**TASK**
Where a line holds the word "orange", copy it from the records.

Short text fragments from websites
--

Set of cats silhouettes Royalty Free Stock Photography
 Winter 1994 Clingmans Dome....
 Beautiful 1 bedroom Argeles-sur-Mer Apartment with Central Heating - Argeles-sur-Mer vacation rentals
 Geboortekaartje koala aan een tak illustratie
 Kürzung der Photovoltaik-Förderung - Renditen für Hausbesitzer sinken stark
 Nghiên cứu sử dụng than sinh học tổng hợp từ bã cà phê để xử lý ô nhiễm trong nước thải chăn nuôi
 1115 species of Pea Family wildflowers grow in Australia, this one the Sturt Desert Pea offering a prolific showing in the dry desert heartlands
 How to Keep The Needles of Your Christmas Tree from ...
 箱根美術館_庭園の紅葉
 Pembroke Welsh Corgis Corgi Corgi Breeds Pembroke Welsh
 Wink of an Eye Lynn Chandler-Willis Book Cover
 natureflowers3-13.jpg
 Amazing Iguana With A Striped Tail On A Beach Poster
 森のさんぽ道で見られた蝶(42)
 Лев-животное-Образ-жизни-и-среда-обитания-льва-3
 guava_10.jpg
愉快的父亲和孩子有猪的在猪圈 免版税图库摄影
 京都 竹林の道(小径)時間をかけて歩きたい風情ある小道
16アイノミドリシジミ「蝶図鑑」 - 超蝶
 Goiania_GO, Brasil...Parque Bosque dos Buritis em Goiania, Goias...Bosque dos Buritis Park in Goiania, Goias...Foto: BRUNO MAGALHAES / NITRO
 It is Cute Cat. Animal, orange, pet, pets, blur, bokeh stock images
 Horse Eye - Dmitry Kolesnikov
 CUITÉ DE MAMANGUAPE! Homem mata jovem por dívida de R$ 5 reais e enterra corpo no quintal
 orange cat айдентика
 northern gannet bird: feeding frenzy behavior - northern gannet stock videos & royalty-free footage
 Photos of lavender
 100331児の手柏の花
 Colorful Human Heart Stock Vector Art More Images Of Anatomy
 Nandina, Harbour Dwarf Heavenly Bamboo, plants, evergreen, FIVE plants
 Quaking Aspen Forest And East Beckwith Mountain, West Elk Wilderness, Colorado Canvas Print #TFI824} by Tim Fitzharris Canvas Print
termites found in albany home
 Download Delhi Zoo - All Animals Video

--

**WRITTEN RESPONSE**
 It is Cute Cat. Animal, orange, pet, pets, blur, bokeh stock images
 orange cat айдентика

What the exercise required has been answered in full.